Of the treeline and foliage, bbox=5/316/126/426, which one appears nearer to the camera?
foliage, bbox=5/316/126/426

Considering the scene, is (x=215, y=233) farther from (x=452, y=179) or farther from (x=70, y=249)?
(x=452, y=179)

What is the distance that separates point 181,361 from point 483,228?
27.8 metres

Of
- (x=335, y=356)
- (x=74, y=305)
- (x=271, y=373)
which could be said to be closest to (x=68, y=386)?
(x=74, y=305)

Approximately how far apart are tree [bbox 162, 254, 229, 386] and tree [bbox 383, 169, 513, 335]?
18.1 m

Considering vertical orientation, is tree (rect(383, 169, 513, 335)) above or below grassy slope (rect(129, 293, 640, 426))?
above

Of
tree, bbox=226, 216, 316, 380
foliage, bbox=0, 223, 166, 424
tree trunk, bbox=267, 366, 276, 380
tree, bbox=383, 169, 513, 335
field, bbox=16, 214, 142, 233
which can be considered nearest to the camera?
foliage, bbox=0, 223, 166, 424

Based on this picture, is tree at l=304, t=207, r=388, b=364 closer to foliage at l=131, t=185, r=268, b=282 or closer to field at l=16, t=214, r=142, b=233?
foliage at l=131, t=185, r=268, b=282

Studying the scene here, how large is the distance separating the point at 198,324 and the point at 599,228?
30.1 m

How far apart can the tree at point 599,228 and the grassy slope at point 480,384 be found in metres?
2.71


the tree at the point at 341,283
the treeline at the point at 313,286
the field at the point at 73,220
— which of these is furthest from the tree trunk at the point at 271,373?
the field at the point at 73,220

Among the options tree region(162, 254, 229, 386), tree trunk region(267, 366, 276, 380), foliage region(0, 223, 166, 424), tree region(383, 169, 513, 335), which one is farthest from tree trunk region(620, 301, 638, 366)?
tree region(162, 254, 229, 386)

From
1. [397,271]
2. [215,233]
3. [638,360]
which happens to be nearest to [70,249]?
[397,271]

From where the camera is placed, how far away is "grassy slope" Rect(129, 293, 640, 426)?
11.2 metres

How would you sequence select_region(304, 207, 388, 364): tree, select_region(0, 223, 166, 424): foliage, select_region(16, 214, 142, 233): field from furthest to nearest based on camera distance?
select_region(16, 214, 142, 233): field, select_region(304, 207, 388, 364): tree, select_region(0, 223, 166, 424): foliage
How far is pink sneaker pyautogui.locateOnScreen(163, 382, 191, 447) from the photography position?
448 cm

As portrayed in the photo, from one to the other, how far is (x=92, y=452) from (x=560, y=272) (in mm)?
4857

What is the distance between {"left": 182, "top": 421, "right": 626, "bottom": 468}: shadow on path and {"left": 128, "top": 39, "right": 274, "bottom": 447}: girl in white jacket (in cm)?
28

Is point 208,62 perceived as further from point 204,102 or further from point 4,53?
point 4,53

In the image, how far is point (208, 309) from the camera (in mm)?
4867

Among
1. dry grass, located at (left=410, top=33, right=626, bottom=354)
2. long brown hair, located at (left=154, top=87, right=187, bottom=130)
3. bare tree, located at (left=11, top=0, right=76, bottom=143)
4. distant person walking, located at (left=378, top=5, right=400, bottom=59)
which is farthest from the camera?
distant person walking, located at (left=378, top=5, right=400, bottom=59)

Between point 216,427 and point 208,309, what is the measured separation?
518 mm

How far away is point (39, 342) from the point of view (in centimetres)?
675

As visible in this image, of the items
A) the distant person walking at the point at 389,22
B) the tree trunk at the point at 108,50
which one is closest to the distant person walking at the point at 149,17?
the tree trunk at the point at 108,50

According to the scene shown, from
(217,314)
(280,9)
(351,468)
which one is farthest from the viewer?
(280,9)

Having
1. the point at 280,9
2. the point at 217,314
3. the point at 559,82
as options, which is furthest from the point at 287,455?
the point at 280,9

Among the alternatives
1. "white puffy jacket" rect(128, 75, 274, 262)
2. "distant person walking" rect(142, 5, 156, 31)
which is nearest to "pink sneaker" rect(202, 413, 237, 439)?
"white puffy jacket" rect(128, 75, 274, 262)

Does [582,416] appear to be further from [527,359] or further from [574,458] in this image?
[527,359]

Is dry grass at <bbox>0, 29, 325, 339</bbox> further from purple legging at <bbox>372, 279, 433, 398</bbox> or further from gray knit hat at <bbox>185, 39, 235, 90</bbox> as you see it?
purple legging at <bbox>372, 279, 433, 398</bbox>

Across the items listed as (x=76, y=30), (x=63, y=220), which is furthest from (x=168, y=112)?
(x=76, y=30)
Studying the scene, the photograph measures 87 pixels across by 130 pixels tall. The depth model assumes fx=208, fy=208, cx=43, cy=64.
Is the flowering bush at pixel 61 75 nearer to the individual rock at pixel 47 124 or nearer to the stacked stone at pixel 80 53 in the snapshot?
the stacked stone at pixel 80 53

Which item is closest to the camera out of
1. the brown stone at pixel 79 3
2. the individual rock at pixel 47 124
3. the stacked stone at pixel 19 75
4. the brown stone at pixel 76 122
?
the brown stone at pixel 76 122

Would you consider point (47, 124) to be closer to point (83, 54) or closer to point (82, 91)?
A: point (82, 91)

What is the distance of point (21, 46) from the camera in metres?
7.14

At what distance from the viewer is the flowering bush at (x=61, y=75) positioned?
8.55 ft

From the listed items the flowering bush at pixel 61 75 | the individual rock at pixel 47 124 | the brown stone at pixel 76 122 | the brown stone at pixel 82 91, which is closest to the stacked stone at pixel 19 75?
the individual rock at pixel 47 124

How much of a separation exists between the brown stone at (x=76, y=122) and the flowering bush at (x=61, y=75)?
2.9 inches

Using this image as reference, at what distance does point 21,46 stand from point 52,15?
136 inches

■ ■ ■ ■ ■ ■ ■

Could you write out all the lines above again, replacing every "grassy slope" with "grass bank" and leaving everything else unchanged?

Of the treeline and foliage, bbox=5/316/126/426, which one appears nearer to the camera?
foliage, bbox=5/316/126/426

Considering the scene, is (x=215, y=233) farther from (x=452, y=179) or farther from (x=70, y=249)?
(x=452, y=179)

What is the distance that separates point 181,361 from point 483,228?
27.8 metres

Of
- (x=335, y=356)
- (x=74, y=305)
- (x=271, y=373)
which could be said to be closest to (x=68, y=386)?
(x=74, y=305)

Approximately how far apart are tree [bbox 162, 254, 229, 386] and tree [bbox 383, 169, 513, 335]?
18.1 m

Considering vertical orientation, is tree (rect(383, 169, 513, 335)) above or below grass bank (rect(129, 293, 640, 426))?
above

Of
tree, bbox=226, 216, 316, 380
foliage, bbox=0, 223, 166, 424
tree trunk, bbox=267, 366, 276, 380
tree, bbox=383, 169, 513, 335
field, bbox=16, 214, 142, 233
which can be considered nearest to the camera?
foliage, bbox=0, 223, 166, 424

Based on this picture, is tree at l=304, t=207, r=388, b=364 closer to foliage at l=131, t=185, r=268, b=282 or closer to field at l=16, t=214, r=142, b=233?
foliage at l=131, t=185, r=268, b=282

Studying the scene here, how large is the distance separating the point at 198,324 and the point at 599,228?
30.1 m

How far apart can the tree at point 599,228 and the grass bank at point 480,384 be found in metres?
2.71


the tree at the point at 341,283
the treeline at the point at 313,286
the field at the point at 73,220
— which of these is furthest from the tree trunk at the point at 271,373?
the field at the point at 73,220

Among the options tree region(162, 254, 229, 386), tree trunk region(267, 366, 276, 380), foliage region(0, 223, 166, 424), tree region(383, 169, 513, 335), which one is farthest from tree trunk region(620, 301, 638, 366)?
tree region(162, 254, 229, 386)

From
1. [397,271]
2. [215,233]
3. [638,360]
which happens to be nearest to [70,249]?
[397,271]

From where the camera is placed, how far away is "grass bank" Rect(129, 293, 640, 426)?
11.2 metres

How would you sequence select_region(304, 207, 388, 364): tree, select_region(0, 223, 166, 424): foliage, select_region(16, 214, 142, 233): field from furthest to nearest based on camera distance?
select_region(16, 214, 142, 233): field, select_region(304, 207, 388, 364): tree, select_region(0, 223, 166, 424): foliage
How far is pink sneaker pyautogui.locateOnScreen(163, 382, 191, 447) from the photography position?
448 cm

As portrayed in the photo, from one to the other, how far is (x=92, y=452) from (x=560, y=272) (in mm)?
4857

What is the distance between {"left": 182, "top": 421, "right": 626, "bottom": 468}: shadow on path and {"left": 128, "top": 39, "right": 274, "bottom": 447}: girl in white jacket (in cm)?
28

Is point 208,62 perceived as further from point 204,102 or further from point 4,53?
point 4,53

In the image, how far is point (208, 309) from the camera (in mm)?
4867

Among
1. dry grass, located at (left=410, top=33, right=626, bottom=354)
2. long brown hair, located at (left=154, top=87, right=187, bottom=130)
3. bare tree, located at (left=11, top=0, right=76, bottom=143)
4. distant person walking, located at (left=378, top=5, right=400, bottom=59)
which is farthest from the camera?
distant person walking, located at (left=378, top=5, right=400, bottom=59)

Between point 216,427 and point 208,309, what is the measured separation?
518 mm

How far away is point (39, 342) from the point of view (in centimetres)?
675

As visible in this image, of the items
A) the distant person walking at the point at 389,22
B) the tree trunk at the point at 108,50
which one is closest to the distant person walking at the point at 149,17?
the tree trunk at the point at 108,50

According to the scene shown, from
(217,314)
(280,9)
(351,468)
which one is farthest from the viewer?
(280,9)

Having
1. the point at 280,9
2. the point at 217,314
3. the point at 559,82
as options, which is furthest from the point at 287,455?
the point at 280,9

Among the alternatives
1. "white puffy jacket" rect(128, 75, 274, 262)
2. "distant person walking" rect(142, 5, 156, 31)
which is nearest to "pink sneaker" rect(202, 413, 237, 439)?
"white puffy jacket" rect(128, 75, 274, 262)

Does [582,416] appear to be further from [527,359] or further from [574,458] in this image?
[527,359]

Is dry grass at <bbox>0, 29, 325, 339</bbox> further from purple legging at <bbox>372, 279, 433, 398</bbox> or further from gray knit hat at <bbox>185, 39, 235, 90</bbox> as you see it?
purple legging at <bbox>372, 279, 433, 398</bbox>

Across the items listed as (x=76, y=30), (x=63, y=220), which is furthest from (x=168, y=112)?
(x=76, y=30)
Studying the scene, the photograph measures 87 pixels across by 130 pixels tall. The depth model assumes fx=208, fy=208, cx=43, cy=64.
Is the flowering bush at pixel 61 75 nearer to the individual rock at pixel 47 124 or nearer to the stacked stone at pixel 80 53 in the snapshot?
the stacked stone at pixel 80 53

Which item is closest to the camera out of
1. the brown stone at pixel 79 3
2. the individual rock at pixel 47 124
3. the stacked stone at pixel 19 75
4. the brown stone at pixel 76 122
?
the brown stone at pixel 76 122

Would you consider point (47, 124) to be closer to point (83, 54) or closer to point (82, 91)?
A: point (82, 91)

What is the distance of point (21, 46) from the camera in metres?
7.14

At what distance from the viewer is the flowering bush at (x=61, y=75) positioned?
8.55 ft

From the listed items the flowering bush at pixel 61 75 | the individual rock at pixel 47 124 | the brown stone at pixel 76 122 | the brown stone at pixel 82 91, which is closest to the stacked stone at pixel 19 75?
the individual rock at pixel 47 124

How much of a separation exists between the brown stone at (x=76, y=122) and the flowering bush at (x=61, y=75)?
2.9 inches

Using this image as reference, at what distance does point 21,46 stand from point 52,15?
136 inches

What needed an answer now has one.